> [DIRECTIONS] Edit the items below by replacing every "green grass" with "grassy ground" and leaving everything else unchanged. Omit the pictures from your answer.

> [EXERCISE DATA]

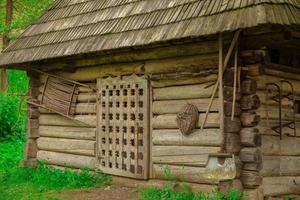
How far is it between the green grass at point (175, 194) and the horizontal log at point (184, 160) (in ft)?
1.20

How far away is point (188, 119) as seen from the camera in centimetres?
762

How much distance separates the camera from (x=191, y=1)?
7684mm

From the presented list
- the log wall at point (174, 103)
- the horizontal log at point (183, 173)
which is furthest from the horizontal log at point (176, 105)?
the horizontal log at point (183, 173)

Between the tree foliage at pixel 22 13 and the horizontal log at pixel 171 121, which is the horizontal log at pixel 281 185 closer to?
the horizontal log at pixel 171 121

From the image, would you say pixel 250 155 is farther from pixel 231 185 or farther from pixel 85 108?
pixel 85 108

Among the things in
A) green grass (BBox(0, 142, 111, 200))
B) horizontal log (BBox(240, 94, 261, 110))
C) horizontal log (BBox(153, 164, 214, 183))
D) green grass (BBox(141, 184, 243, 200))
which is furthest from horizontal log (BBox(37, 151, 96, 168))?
horizontal log (BBox(240, 94, 261, 110))

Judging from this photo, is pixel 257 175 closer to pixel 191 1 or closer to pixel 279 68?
pixel 279 68

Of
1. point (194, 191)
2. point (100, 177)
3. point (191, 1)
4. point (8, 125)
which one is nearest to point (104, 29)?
point (191, 1)

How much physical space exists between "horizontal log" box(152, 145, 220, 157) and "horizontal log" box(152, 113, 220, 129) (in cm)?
32

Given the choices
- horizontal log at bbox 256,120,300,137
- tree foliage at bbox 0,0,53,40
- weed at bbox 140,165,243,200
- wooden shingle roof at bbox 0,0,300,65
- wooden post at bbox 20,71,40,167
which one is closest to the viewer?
wooden shingle roof at bbox 0,0,300,65

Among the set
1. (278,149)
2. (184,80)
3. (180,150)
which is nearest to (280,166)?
(278,149)

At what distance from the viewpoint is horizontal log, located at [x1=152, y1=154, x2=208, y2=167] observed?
300 inches

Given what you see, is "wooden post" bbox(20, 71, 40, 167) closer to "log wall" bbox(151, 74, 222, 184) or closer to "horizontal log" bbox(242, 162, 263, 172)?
"log wall" bbox(151, 74, 222, 184)

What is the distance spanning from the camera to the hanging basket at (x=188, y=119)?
7.57 metres
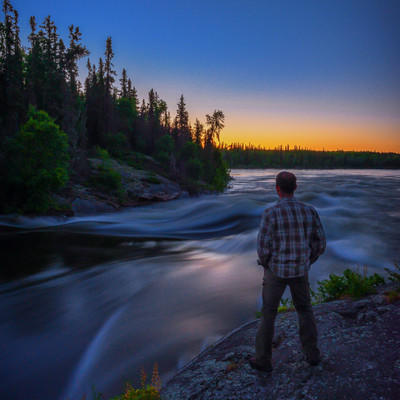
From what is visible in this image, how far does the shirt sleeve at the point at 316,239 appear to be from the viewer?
3.18m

> [FULL OUTPUT]
How far is it between the grassy ground at point (175, 194) and the horizontal log at point (184, 160) (in ft)?
1.20

How far away is point (188, 119) as seen from the camera in centimetres?
762

How much distance separates the camera from (x=191, y=1)?
7684mm

From the presented list
- the log wall at point (174, 103)
- the horizontal log at point (183, 173)
which is furthest from the horizontal log at point (176, 105)?
the horizontal log at point (183, 173)

Between the tree foliage at pixel 22 13 and the horizontal log at pixel 171 121, which is the horizontal log at pixel 281 185 closer to?
the horizontal log at pixel 171 121

From the image, would you say pixel 250 155 is farther from pixel 231 185 or farther from pixel 85 108?
pixel 85 108

Among the things in
A) grassy ground (BBox(0, 142, 111, 200))
B) horizontal log (BBox(240, 94, 261, 110))
C) horizontal log (BBox(153, 164, 214, 183))
D) grassy ground (BBox(141, 184, 243, 200))
which is furthest from horizontal log (BBox(37, 151, 96, 168))?
horizontal log (BBox(240, 94, 261, 110))

Judging from this photo, is pixel 257 175 closer to pixel 191 1 or closer to pixel 279 68?
pixel 279 68

Of
1. point (194, 191)
2. point (100, 177)
3. point (191, 1)
4. point (8, 125)
which one is nearest to point (104, 29)?
point (191, 1)

How much physical space exists between "horizontal log" box(152, 145, 220, 157) and "horizontal log" box(152, 113, 220, 129) (in cm)?
32

Given the choices
- horizontal log at bbox 256,120,300,137
- tree foliage at bbox 0,0,53,40
- weed at bbox 140,165,243,200
- wooden shingle roof at bbox 0,0,300,65
- wooden post at bbox 20,71,40,167
which one is closest to the viewer?
wooden shingle roof at bbox 0,0,300,65

Among the set
1. (278,149)
2. (184,80)
3. (180,150)
which is nearest to (280,166)?
(278,149)

At what distance from the viewpoint is horizontal log, located at [x1=152, y1=154, x2=208, y2=167] observed?
300 inches

Given what you see, is "wooden post" bbox(20, 71, 40, 167) closer to "log wall" bbox(151, 74, 222, 184) or closer to "horizontal log" bbox(242, 162, 263, 172)?
"log wall" bbox(151, 74, 222, 184)

What is the distance spanning from the camera to the hanging basket at (x=188, y=119)?
7.57 metres
From what is visible in this image, how far does the shirt sleeve at the point at 316,239 appear to be from the viewer?
3.18m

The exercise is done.